*Directions for this task*. When the string "Downloads" appears in a line of the records, show the whole line.

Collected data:

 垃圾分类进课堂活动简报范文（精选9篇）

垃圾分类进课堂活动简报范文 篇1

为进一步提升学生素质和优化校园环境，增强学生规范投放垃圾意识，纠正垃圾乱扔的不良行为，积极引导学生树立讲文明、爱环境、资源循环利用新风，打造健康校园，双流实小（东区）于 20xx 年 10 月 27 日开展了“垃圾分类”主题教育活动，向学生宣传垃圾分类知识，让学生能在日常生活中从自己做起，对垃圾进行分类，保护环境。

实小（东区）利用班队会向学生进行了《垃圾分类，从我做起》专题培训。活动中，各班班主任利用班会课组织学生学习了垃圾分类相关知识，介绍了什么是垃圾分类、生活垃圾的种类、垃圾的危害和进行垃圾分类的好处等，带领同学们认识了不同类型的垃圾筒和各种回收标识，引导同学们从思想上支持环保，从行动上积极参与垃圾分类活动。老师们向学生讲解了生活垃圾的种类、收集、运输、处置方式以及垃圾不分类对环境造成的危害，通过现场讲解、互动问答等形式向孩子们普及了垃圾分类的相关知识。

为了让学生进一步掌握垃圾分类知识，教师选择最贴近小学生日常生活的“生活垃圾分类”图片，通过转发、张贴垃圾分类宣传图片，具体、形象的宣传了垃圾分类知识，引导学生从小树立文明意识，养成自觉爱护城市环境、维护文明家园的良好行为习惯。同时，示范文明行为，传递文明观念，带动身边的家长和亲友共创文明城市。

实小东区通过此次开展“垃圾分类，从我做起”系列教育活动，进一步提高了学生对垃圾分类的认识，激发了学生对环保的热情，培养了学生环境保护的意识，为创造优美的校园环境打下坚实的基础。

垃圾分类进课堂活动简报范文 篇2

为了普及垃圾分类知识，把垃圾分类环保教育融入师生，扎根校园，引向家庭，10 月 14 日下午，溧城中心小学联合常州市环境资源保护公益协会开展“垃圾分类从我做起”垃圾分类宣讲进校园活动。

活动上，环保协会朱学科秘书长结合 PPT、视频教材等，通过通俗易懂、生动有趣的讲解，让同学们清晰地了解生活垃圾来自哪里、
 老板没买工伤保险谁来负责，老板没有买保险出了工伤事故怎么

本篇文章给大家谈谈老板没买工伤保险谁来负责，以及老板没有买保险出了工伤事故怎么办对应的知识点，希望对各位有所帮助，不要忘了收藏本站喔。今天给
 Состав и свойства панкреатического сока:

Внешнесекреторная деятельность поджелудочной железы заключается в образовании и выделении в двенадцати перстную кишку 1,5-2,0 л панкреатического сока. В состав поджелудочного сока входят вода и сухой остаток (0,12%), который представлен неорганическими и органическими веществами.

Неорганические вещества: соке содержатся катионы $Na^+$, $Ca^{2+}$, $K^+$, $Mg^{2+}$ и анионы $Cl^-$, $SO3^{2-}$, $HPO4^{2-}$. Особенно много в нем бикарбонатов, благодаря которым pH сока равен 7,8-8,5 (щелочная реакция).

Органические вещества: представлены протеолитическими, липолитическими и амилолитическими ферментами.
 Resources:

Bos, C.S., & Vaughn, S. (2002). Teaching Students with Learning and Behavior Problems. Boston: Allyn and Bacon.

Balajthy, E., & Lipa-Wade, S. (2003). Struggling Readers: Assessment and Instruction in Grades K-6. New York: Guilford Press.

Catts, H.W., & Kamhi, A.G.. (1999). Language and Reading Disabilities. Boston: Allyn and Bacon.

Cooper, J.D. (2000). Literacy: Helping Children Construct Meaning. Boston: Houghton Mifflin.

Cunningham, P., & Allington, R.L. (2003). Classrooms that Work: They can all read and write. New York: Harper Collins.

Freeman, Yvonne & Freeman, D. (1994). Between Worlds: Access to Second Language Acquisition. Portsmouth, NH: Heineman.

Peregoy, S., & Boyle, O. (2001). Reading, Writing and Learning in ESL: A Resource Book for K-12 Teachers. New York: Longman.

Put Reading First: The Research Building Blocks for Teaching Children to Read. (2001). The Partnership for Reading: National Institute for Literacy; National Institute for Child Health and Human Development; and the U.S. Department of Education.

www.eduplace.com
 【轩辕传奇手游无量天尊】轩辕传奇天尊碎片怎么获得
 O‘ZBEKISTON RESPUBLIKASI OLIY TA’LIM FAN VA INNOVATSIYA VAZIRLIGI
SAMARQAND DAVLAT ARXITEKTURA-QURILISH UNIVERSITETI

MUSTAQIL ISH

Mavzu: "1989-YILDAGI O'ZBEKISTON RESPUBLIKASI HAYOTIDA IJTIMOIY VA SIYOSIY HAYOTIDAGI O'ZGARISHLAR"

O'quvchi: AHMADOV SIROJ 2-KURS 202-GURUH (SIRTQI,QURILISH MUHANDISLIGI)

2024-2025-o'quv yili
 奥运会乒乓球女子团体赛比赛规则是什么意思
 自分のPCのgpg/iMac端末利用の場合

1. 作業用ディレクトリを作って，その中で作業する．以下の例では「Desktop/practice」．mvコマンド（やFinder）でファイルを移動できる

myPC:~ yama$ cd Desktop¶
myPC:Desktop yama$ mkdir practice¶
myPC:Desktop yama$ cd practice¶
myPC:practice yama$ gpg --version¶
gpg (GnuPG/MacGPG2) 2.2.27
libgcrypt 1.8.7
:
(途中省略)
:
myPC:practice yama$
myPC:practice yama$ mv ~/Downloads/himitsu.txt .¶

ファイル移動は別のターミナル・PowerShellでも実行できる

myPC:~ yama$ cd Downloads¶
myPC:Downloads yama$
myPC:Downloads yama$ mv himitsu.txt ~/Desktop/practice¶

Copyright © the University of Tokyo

*Your solution*.
myPC:practice yama$ mv ~/Downloads/himitsu.txt .¶
myPC:~ yama$ cd Downloads¶
myPC:Downloads yama$
myPC:Downloads yama$ mv himitsu.txt ~/Desktop/practice¶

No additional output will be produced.